But, in the real world, we don't require such a rare sequence of survival dependent mutations at this particular moment, and we're here.
So, let's give ourselves another target that would be advantageous. What about a mechanism in the eye that would enable us to adjust lens shape/position in a way that eliminated short sightedness? We haven't got that particular feature, and perhaps it's a "10^12" feature. So, we've made up a target that evolution hasn't yet achieved. But there may well be a whole field of "10^12" advantageous mutation sequences, in which case we would have recieved some of them.

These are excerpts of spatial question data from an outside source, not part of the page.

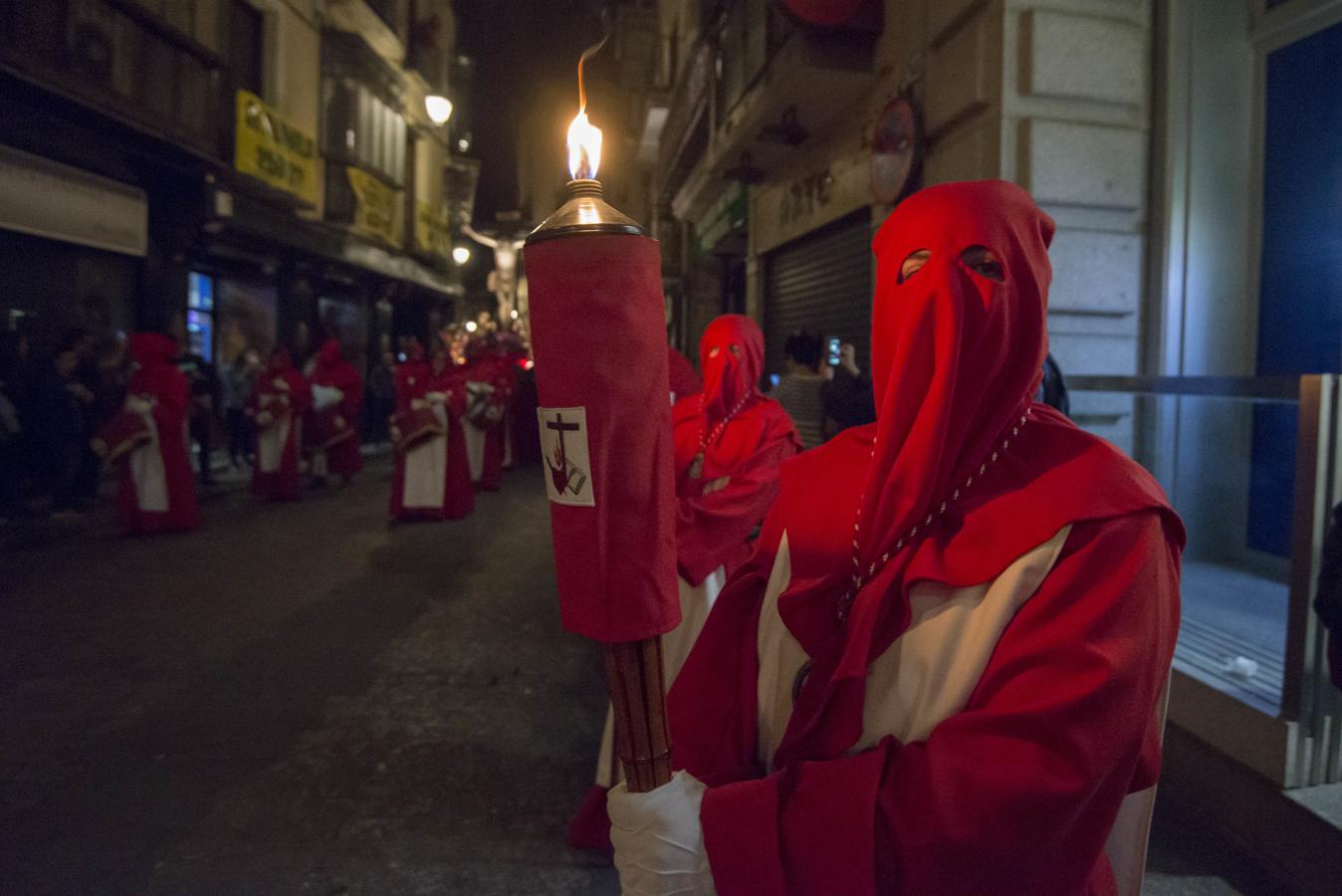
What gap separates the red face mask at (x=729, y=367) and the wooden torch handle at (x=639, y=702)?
8.34 feet

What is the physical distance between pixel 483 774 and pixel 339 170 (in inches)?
673

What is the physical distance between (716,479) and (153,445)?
7.70 meters

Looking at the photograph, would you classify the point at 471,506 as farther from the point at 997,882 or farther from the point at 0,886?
the point at 997,882

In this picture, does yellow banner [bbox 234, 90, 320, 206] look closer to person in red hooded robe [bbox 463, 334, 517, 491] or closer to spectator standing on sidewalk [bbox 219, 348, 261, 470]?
spectator standing on sidewalk [bbox 219, 348, 261, 470]

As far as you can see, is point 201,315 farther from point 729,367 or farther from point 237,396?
point 729,367

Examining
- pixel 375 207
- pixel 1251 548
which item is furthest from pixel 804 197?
pixel 375 207

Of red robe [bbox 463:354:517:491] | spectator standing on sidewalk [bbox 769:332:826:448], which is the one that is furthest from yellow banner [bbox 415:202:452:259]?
spectator standing on sidewalk [bbox 769:332:826:448]

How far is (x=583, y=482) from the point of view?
98 centimetres

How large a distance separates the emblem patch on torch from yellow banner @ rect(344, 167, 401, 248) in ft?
62.1

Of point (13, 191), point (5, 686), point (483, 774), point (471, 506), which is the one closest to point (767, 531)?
point (483, 774)

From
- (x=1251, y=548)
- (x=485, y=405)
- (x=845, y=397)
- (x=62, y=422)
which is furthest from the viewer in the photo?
(x=485, y=405)

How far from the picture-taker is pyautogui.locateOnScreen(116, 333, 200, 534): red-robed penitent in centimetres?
857

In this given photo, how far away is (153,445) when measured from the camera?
341 inches

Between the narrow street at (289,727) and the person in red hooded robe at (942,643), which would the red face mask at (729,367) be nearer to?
the narrow street at (289,727)
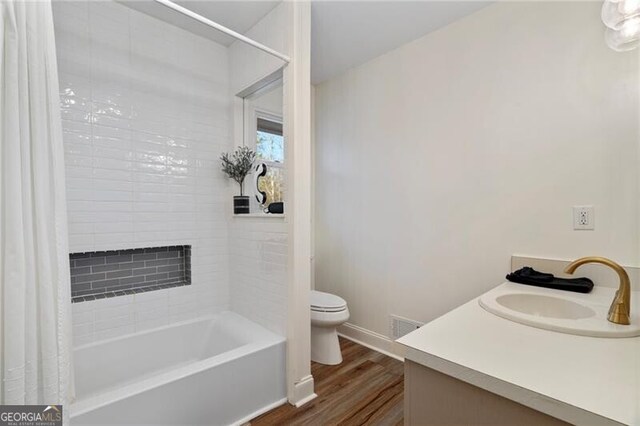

Indeed, that sight adjustment feature being of general advantage to all mammals, it wouldn't be surprising if at least one species did have it, and that could apply even if it was a rarer 10^20 feature.
If you give a specific species of mammal the specific target of hitting a given "10^12" sequence, it will be unlikely. But give it the general challenge of hitting some advantageous "10^12"s out of many, then some'll happen.
Would you like to calculate how many "10^12" sequences would have become fixed in our own lineage since we became sexually reproducing organisms without knowing how many possible "10^12" advantageous sequences there have been? If the figure is 1,000,000,000 possible such sequences, then one would have been completed in every 1000 individuals, but if there were only 1000, then one would have been completed in every billion individuals, and if these are general advantages, our fish ancestors would have got them all fairly quickly.
And what about rare "10^20" mutation sequences? How many could have been advantageous to our lineage? Or all tetrapods? Or all mammals?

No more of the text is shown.